Source extract:
By James Petras
The relation of information technology (IT) and more specifically the internet, to politics is a central issue facing contemporary social movements. Like many previous scientific advances the IT innovations have a dual purpose: on the one hand, it has accelerated the global flow of capital, especially financial capital and facilitated imperialist ‘globalization’. On the other hand the internet has served to provide alternative critical sources of analysis as well as easy communication to mobilize popular movements.
The IT industry has created a new class of billionaires, from Silicon Valley in California to Bangalore, India. They have played a central role in the expansion of economic colonialism via their monopoly control in diverse spheres of information flows and entertainment.
To paraphrase Marx “the internet has become the opium of the people”. Young and old, employed and unemployed alike spend hours passively gazing at spectacles, pornography, video games, online consumerism and even “news” in isolation from other citizens, fellow workers and employees.
In many cases the “overflow” of “news” on the internet has saturated the internet, absorbing time and energy and diverting the ‘watchers’ from reflection and action. Just as too little and biased news by the mass media distorts popular consciousness, too many internet messages can immobilize citizen action.
The internet, deliberately or not,has “privatized” political life. Many otherwise potential activists have come to believe that circulating manifestos to other individuals is a political act, forgetting that only public action, including confrontations with their adversaries in public spaces, in city centers and in the countryside, is the basis of political transformations.
IT and Financial Capital
Let us remember that the original impetus for the growth of “IT” came from the demands of big financial institutions, investment banks and speculative traders who sought to move billions of dollars and euros with the touch of a finger from one country to another, from one enterprise to another, from one commodity to another.

Data records:

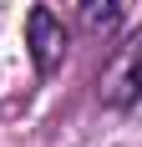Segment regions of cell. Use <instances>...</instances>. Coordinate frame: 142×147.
Instances as JSON below:
<instances>
[{"label":"cell","mask_w":142,"mask_h":147,"mask_svg":"<svg viewBox=\"0 0 142 147\" xmlns=\"http://www.w3.org/2000/svg\"><path fill=\"white\" fill-rule=\"evenodd\" d=\"M81 5V20L91 30H112L117 26V0H76Z\"/></svg>","instance_id":"obj_3"},{"label":"cell","mask_w":142,"mask_h":147,"mask_svg":"<svg viewBox=\"0 0 142 147\" xmlns=\"http://www.w3.org/2000/svg\"><path fill=\"white\" fill-rule=\"evenodd\" d=\"M101 102L117 107V112H132L137 107V41H127L117 51L112 71L101 76Z\"/></svg>","instance_id":"obj_2"},{"label":"cell","mask_w":142,"mask_h":147,"mask_svg":"<svg viewBox=\"0 0 142 147\" xmlns=\"http://www.w3.org/2000/svg\"><path fill=\"white\" fill-rule=\"evenodd\" d=\"M26 46H30V66L41 76H51L61 61H66V26H61L46 5H36V10L26 15Z\"/></svg>","instance_id":"obj_1"}]
</instances>
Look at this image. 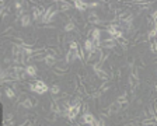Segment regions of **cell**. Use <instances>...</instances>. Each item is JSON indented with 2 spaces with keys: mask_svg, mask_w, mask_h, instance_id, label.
<instances>
[{
  "mask_svg": "<svg viewBox=\"0 0 157 126\" xmlns=\"http://www.w3.org/2000/svg\"><path fill=\"white\" fill-rule=\"evenodd\" d=\"M28 88L31 90L33 93L39 94V95L48 93V91L51 90L49 87H48V84H46L45 81H42V80H37L35 83H30V84H28Z\"/></svg>",
  "mask_w": 157,
  "mask_h": 126,
  "instance_id": "obj_1",
  "label": "cell"
},
{
  "mask_svg": "<svg viewBox=\"0 0 157 126\" xmlns=\"http://www.w3.org/2000/svg\"><path fill=\"white\" fill-rule=\"evenodd\" d=\"M56 14H58V6H56V4L49 6V7L46 9L44 17H42V23H44V24H49L52 20L56 17Z\"/></svg>",
  "mask_w": 157,
  "mask_h": 126,
  "instance_id": "obj_2",
  "label": "cell"
},
{
  "mask_svg": "<svg viewBox=\"0 0 157 126\" xmlns=\"http://www.w3.org/2000/svg\"><path fill=\"white\" fill-rule=\"evenodd\" d=\"M116 46V41L111 37H105L101 39V48H107V49H114Z\"/></svg>",
  "mask_w": 157,
  "mask_h": 126,
  "instance_id": "obj_3",
  "label": "cell"
},
{
  "mask_svg": "<svg viewBox=\"0 0 157 126\" xmlns=\"http://www.w3.org/2000/svg\"><path fill=\"white\" fill-rule=\"evenodd\" d=\"M59 46H46L45 53L46 56H52V57H59L62 53V49H58Z\"/></svg>",
  "mask_w": 157,
  "mask_h": 126,
  "instance_id": "obj_4",
  "label": "cell"
},
{
  "mask_svg": "<svg viewBox=\"0 0 157 126\" xmlns=\"http://www.w3.org/2000/svg\"><path fill=\"white\" fill-rule=\"evenodd\" d=\"M87 21L90 24H101V18H100V15H98V13H96V11H90V13L87 14Z\"/></svg>",
  "mask_w": 157,
  "mask_h": 126,
  "instance_id": "obj_5",
  "label": "cell"
},
{
  "mask_svg": "<svg viewBox=\"0 0 157 126\" xmlns=\"http://www.w3.org/2000/svg\"><path fill=\"white\" fill-rule=\"evenodd\" d=\"M76 59H78V51H77V49H69L67 53H66V59H65V60L67 62V63H72V62L76 60Z\"/></svg>",
  "mask_w": 157,
  "mask_h": 126,
  "instance_id": "obj_6",
  "label": "cell"
},
{
  "mask_svg": "<svg viewBox=\"0 0 157 126\" xmlns=\"http://www.w3.org/2000/svg\"><path fill=\"white\" fill-rule=\"evenodd\" d=\"M72 7H74L72 3H67V1H58V11L59 13H65V11H69Z\"/></svg>",
  "mask_w": 157,
  "mask_h": 126,
  "instance_id": "obj_7",
  "label": "cell"
},
{
  "mask_svg": "<svg viewBox=\"0 0 157 126\" xmlns=\"http://www.w3.org/2000/svg\"><path fill=\"white\" fill-rule=\"evenodd\" d=\"M96 121V118L93 115L91 112H88L86 115H81V122H83V125H93Z\"/></svg>",
  "mask_w": 157,
  "mask_h": 126,
  "instance_id": "obj_8",
  "label": "cell"
},
{
  "mask_svg": "<svg viewBox=\"0 0 157 126\" xmlns=\"http://www.w3.org/2000/svg\"><path fill=\"white\" fill-rule=\"evenodd\" d=\"M73 6L78 10V11H80V13H81V11H84L86 9H88V3H87V1H83V0H74Z\"/></svg>",
  "mask_w": 157,
  "mask_h": 126,
  "instance_id": "obj_9",
  "label": "cell"
},
{
  "mask_svg": "<svg viewBox=\"0 0 157 126\" xmlns=\"http://www.w3.org/2000/svg\"><path fill=\"white\" fill-rule=\"evenodd\" d=\"M94 73H96V76H97L101 81H108V80H110V74H108L107 70H104V69H98V70H96Z\"/></svg>",
  "mask_w": 157,
  "mask_h": 126,
  "instance_id": "obj_10",
  "label": "cell"
},
{
  "mask_svg": "<svg viewBox=\"0 0 157 126\" xmlns=\"http://www.w3.org/2000/svg\"><path fill=\"white\" fill-rule=\"evenodd\" d=\"M51 112H55L58 115H62V107H60V104L55 99H52L51 101Z\"/></svg>",
  "mask_w": 157,
  "mask_h": 126,
  "instance_id": "obj_11",
  "label": "cell"
},
{
  "mask_svg": "<svg viewBox=\"0 0 157 126\" xmlns=\"http://www.w3.org/2000/svg\"><path fill=\"white\" fill-rule=\"evenodd\" d=\"M91 41H101V29L100 28H94L91 31Z\"/></svg>",
  "mask_w": 157,
  "mask_h": 126,
  "instance_id": "obj_12",
  "label": "cell"
},
{
  "mask_svg": "<svg viewBox=\"0 0 157 126\" xmlns=\"http://www.w3.org/2000/svg\"><path fill=\"white\" fill-rule=\"evenodd\" d=\"M108 109H110V112H111L112 115H115V113H118V112L121 111V104H118L115 101V102H112L108 105Z\"/></svg>",
  "mask_w": 157,
  "mask_h": 126,
  "instance_id": "obj_13",
  "label": "cell"
},
{
  "mask_svg": "<svg viewBox=\"0 0 157 126\" xmlns=\"http://www.w3.org/2000/svg\"><path fill=\"white\" fill-rule=\"evenodd\" d=\"M115 41H116V45H119V46L124 48V49H126L128 43H129V39L125 37H121V38H118V39H115Z\"/></svg>",
  "mask_w": 157,
  "mask_h": 126,
  "instance_id": "obj_14",
  "label": "cell"
},
{
  "mask_svg": "<svg viewBox=\"0 0 157 126\" xmlns=\"http://www.w3.org/2000/svg\"><path fill=\"white\" fill-rule=\"evenodd\" d=\"M31 18L33 17H30V14H24L23 17H21V20H20V23H21L23 27H28L31 24Z\"/></svg>",
  "mask_w": 157,
  "mask_h": 126,
  "instance_id": "obj_15",
  "label": "cell"
},
{
  "mask_svg": "<svg viewBox=\"0 0 157 126\" xmlns=\"http://www.w3.org/2000/svg\"><path fill=\"white\" fill-rule=\"evenodd\" d=\"M25 71H27V74H28V76H31V77H34V76L37 74V71H38V69H37V66L28 65L27 67H25Z\"/></svg>",
  "mask_w": 157,
  "mask_h": 126,
  "instance_id": "obj_16",
  "label": "cell"
},
{
  "mask_svg": "<svg viewBox=\"0 0 157 126\" xmlns=\"http://www.w3.org/2000/svg\"><path fill=\"white\" fill-rule=\"evenodd\" d=\"M56 63H58V59L56 57H52V56H46L45 59V65L49 66V67H53V66H56Z\"/></svg>",
  "mask_w": 157,
  "mask_h": 126,
  "instance_id": "obj_17",
  "label": "cell"
},
{
  "mask_svg": "<svg viewBox=\"0 0 157 126\" xmlns=\"http://www.w3.org/2000/svg\"><path fill=\"white\" fill-rule=\"evenodd\" d=\"M96 48H94V43H93V41L91 39H86V42H84V51H87V52H91V51H94Z\"/></svg>",
  "mask_w": 157,
  "mask_h": 126,
  "instance_id": "obj_18",
  "label": "cell"
},
{
  "mask_svg": "<svg viewBox=\"0 0 157 126\" xmlns=\"http://www.w3.org/2000/svg\"><path fill=\"white\" fill-rule=\"evenodd\" d=\"M58 116H59V115L55 113V112H49L48 115H45V119L48 122H56V121H58Z\"/></svg>",
  "mask_w": 157,
  "mask_h": 126,
  "instance_id": "obj_19",
  "label": "cell"
},
{
  "mask_svg": "<svg viewBox=\"0 0 157 126\" xmlns=\"http://www.w3.org/2000/svg\"><path fill=\"white\" fill-rule=\"evenodd\" d=\"M23 108H25V109H31V108H34V102H33V99L28 97L25 101L23 102V105H21Z\"/></svg>",
  "mask_w": 157,
  "mask_h": 126,
  "instance_id": "obj_20",
  "label": "cell"
},
{
  "mask_svg": "<svg viewBox=\"0 0 157 126\" xmlns=\"http://www.w3.org/2000/svg\"><path fill=\"white\" fill-rule=\"evenodd\" d=\"M74 29H76V24H74L73 21H69L67 24H65V31L72 32V31H74Z\"/></svg>",
  "mask_w": 157,
  "mask_h": 126,
  "instance_id": "obj_21",
  "label": "cell"
},
{
  "mask_svg": "<svg viewBox=\"0 0 157 126\" xmlns=\"http://www.w3.org/2000/svg\"><path fill=\"white\" fill-rule=\"evenodd\" d=\"M49 91H51L52 95H59V94H60V87L58 85V84H53V85L51 87V90H49Z\"/></svg>",
  "mask_w": 157,
  "mask_h": 126,
  "instance_id": "obj_22",
  "label": "cell"
},
{
  "mask_svg": "<svg viewBox=\"0 0 157 126\" xmlns=\"http://www.w3.org/2000/svg\"><path fill=\"white\" fill-rule=\"evenodd\" d=\"M135 66L136 67H140V69H146V63H144V60L142 59V57H139V59H136V62H135Z\"/></svg>",
  "mask_w": 157,
  "mask_h": 126,
  "instance_id": "obj_23",
  "label": "cell"
},
{
  "mask_svg": "<svg viewBox=\"0 0 157 126\" xmlns=\"http://www.w3.org/2000/svg\"><path fill=\"white\" fill-rule=\"evenodd\" d=\"M6 97L7 98H10V99H11V98H16V90L14 88H6Z\"/></svg>",
  "mask_w": 157,
  "mask_h": 126,
  "instance_id": "obj_24",
  "label": "cell"
},
{
  "mask_svg": "<svg viewBox=\"0 0 157 126\" xmlns=\"http://www.w3.org/2000/svg\"><path fill=\"white\" fill-rule=\"evenodd\" d=\"M150 51H152L153 53H157V38L150 39Z\"/></svg>",
  "mask_w": 157,
  "mask_h": 126,
  "instance_id": "obj_25",
  "label": "cell"
},
{
  "mask_svg": "<svg viewBox=\"0 0 157 126\" xmlns=\"http://www.w3.org/2000/svg\"><path fill=\"white\" fill-rule=\"evenodd\" d=\"M112 51H114V53H115L116 56H122V55L125 53V49H124V48H121L119 45H116V46L114 48Z\"/></svg>",
  "mask_w": 157,
  "mask_h": 126,
  "instance_id": "obj_26",
  "label": "cell"
},
{
  "mask_svg": "<svg viewBox=\"0 0 157 126\" xmlns=\"http://www.w3.org/2000/svg\"><path fill=\"white\" fill-rule=\"evenodd\" d=\"M125 101H128V94H126V93L121 94L119 97L116 98V102H118V104H122V102H125Z\"/></svg>",
  "mask_w": 157,
  "mask_h": 126,
  "instance_id": "obj_27",
  "label": "cell"
},
{
  "mask_svg": "<svg viewBox=\"0 0 157 126\" xmlns=\"http://www.w3.org/2000/svg\"><path fill=\"white\" fill-rule=\"evenodd\" d=\"M126 65L129 66L130 69H132V67H133V66H135V57H133V56H132V55H129V56H128V57H126Z\"/></svg>",
  "mask_w": 157,
  "mask_h": 126,
  "instance_id": "obj_28",
  "label": "cell"
},
{
  "mask_svg": "<svg viewBox=\"0 0 157 126\" xmlns=\"http://www.w3.org/2000/svg\"><path fill=\"white\" fill-rule=\"evenodd\" d=\"M77 51H78V59H80L81 62H84V59H86V56H84V48L80 46Z\"/></svg>",
  "mask_w": 157,
  "mask_h": 126,
  "instance_id": "obj_29",
  "label": "cell"
},
{
  "mask_svg": "<svg viewBox=\"0 0 157 126\" xmlns=\"http://www.w3.org/2000/svg\"><path fill=\"white\" fill-rule=\"evenodd\" d=\"M101 115H102L104 118H110L112 113L110 112V109H108V108H102V109H101Z\"/></svg>",
  "mask_w": 157,
  "mask_h": 126,
  "instance_id": "obj_30",
  "label": "cell"
},
{
  "mask_svg": "<svg viewBox=\"0 0 157 126\" xmlns=\"http://www.w3.org/2000/svg\"><path fill=\"white\" fill-rule=\"evenodd\" d=\"M86 113H88V104L83 102L81 104V115H86Z\"/></svg>",
  "mask_w": 157,
  "mask_h": 126,
  "instance_id": "obj_31",
  "label": "cell"
},
{
  "mask_svg": "<svg viewBox=\"0 0 157 126\" xmlns=\"http://www.w3.org/2000/svg\"><path fill=\"white\" fill-rule=\"evenodd\" d=\"M3 126H14V119H4Z\"/></svg>",
  "mask_w": 157,
  "mask_h": 126,
  "instance_id": "obj_32",
  "label": "cell"
},
{
  "mask_svg": "<svg viewBox=\"0 0 157 126\" xmlns=\"http://www.w3.org/2000/svg\"><path fill=\"white\" fill-rule=\"evenodd\" d=\"M14 31V28L13 27H9V28H6L4 31H3V37H7V35H9L10 32H13Z\"/></svg>",
  "mask_w": 157,
  "mask_h": 126,
  "instance_id": "obj_33",
  "label": "cell"
},
{
  "mask_svg": "<svg viewBox=\"0 0 157 126\" xmlns=\"http://www.w3.org/2000/svg\"><path fill=\"white\" fill-rule=\"evenodd\" d=\"M100 6V1H91V3H88V9H96Z\"/></svg>",
  "mask_w": 157,
  "mask_h": 126,
  "instance_id": "obj_34",
  "label": "cell"
},
{
  "mask_svg": "<svg viewBox=\"0 0 157 126\" xmlns=\"http://www.w3.org/2000/svg\"><path fill=\"white\" fill-rule=\"evenodd\" d=\"M128 107H129V102H128V101H125V102L121 104V109H128Z\"/></svg>",
  "mask_w": 157,
  "mask_h": 126,
  "instance_id": "obj_35",
  "label": "cell"
},
{
  "mask_svg": "<svg viewBox=\"0 0 157 126\" xmlns=\"http://www.w3.org/2000/svg\"><path fill=\"white\" fill-rule=\"evenodd\" d=\"M98 126H105V121L102 119V116L98 119Z\"/></svg>",
  "mask_w": 157,
  "mask_h": 126,
  "instance_id": "obj_36",
  "label": "cell"
},
{
  "mask_svg": "<svg viewBox=\"0 0 157 126\" xmlns=\"http://www.w3.org/2000/svg\"><path fill=\"white\" fill-rule=\"evenodd\" d=\"M152 18L154 20V21H157V10H154V13L152 14Z\"/></svg>",
  "mask_w": 157,
  "mask_h": 126,
  "instance_id": "obj_37",
  "label": "cell"
},
{
  "mask_svg": "<svg viewBox=\"0 0 157 126\" xmlns=\"http://www.w3.org/2000/svg\"><path fill=\"white\" fill-rule=\"evenodd\" d=\"M28 126H34V123H33V122H30V125H28Z\"/></svg>",
  "mask_w": 157,
  "mask_h": 126,
  "instance_id": "obj_38",
  "label": "cell"
},
{
  "mask_svg": "<svg viewBox=\"0 0 157 126\" xmlns=\"http://www.w3.org/2000/svg\"><path fill=\"white\" fill-rule=\"evenodd\" d=\"M154 63H157V57H156V59H154Z\"/></svg>",
  "mask_w": 157,
  "mask_h": 126,
  "instance_id": "obj_39",
  "label": "cell"
},
{
  "mask_svg": "<svg viewBox=\"0 0 157 126\" xmlns=\"http://www.w3.org/2000/svg\"><path fill=\"white\" fill-rule=\"evenodd\" d=\"M84 126H93V125H84Z\"/></svg>",
  "mask_w": 157,
  "mask_h": 126,
  "instance_id": "obj_40",
  "label": "cell"
},
{
  "mask_svg": "<svg viewBox=\"0 0 157 126\" xmlns=\"http://www.w3.org/2000/svg\"><path fill=\"white\" fill-rule=\"evenodd\" d=\"M156 73H157V70H156Z\"/></svg>",
  "mask_w": 157,
  "mask_h": 126,
  "instance_id": "obj_41",
  "label": "cell"
}]
</instances>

Problems and tasks:
1/ According to the essay on the internet and politics, whose demands gave the original impetus for the growth of IT?
2/ Continue the essay on the internet and politics, picking up right after its last sentence.
The listing comes from a separate source, unrelated to the essay on the internet and politics.

Response list:
1/ It came from the demands of big financial institutions, investment banks and speculative traders.

2/
Internet technology was the motor force for the growth of globalization at the service of financial capital. In some ways IT played a major role in precipitating the two global financial crises of the past decade (2001-2002, 2008–2009). The bubble in IT stocks of 2001 was a result of the speculative promotion of overvalued “software firms” de-linked from the ‘real economy’. The global financial crash of 2008-2009 and its continuation today, was induced by the computerized packaging of financial swindles and underfunded real estate mortgages. The ‘virtues’ of the internet, its rapid relay of information in the context of speculator capitalism turned out to be a major contributing factor to the worse capitalist crises since the Great Depression of the 1930’s.
The Democratization of the Internet
The internet became accessible to the masses as a market for commercial enterprise and then spread to other social and political uses. Most importantly it became a means of informing the larger public of the exploitation and pillage of countries and people by multi-national banks. The internet exposed the lies which accompany US and EU imperialist wars in the Middle East and Southern Asia.
The internet has become contested terrain, a new form of class struggle,engaging national liberation and pro-democracy movements. The major movements and leaders from the armed fighters in the mountains of Afghanistan to the pro-democracy activists in Egypt, to the student movements in Chile and including the poor peoples’ housing movement in Turkey, rely on the internet to inform the world of their struggles, programs, state repression and popular victories. The internet links peoples’ struggles across national boundaries – it is a key weapon in creating a new internationalism to counter capitalist globalization and imperial wars.
To paraphrase Lenin, we could argue that 21st century socialism can be summed up by the equation: “soviets plus internet = participatory socialism”.
The Internet and Class Politics
We should remember that computerized information techniques are not ‘neutral’ – their political impact depends on their users and overseers who determine who and what class interests they will serve. More generally the internet must be contextualized in terms of its insertion in public space.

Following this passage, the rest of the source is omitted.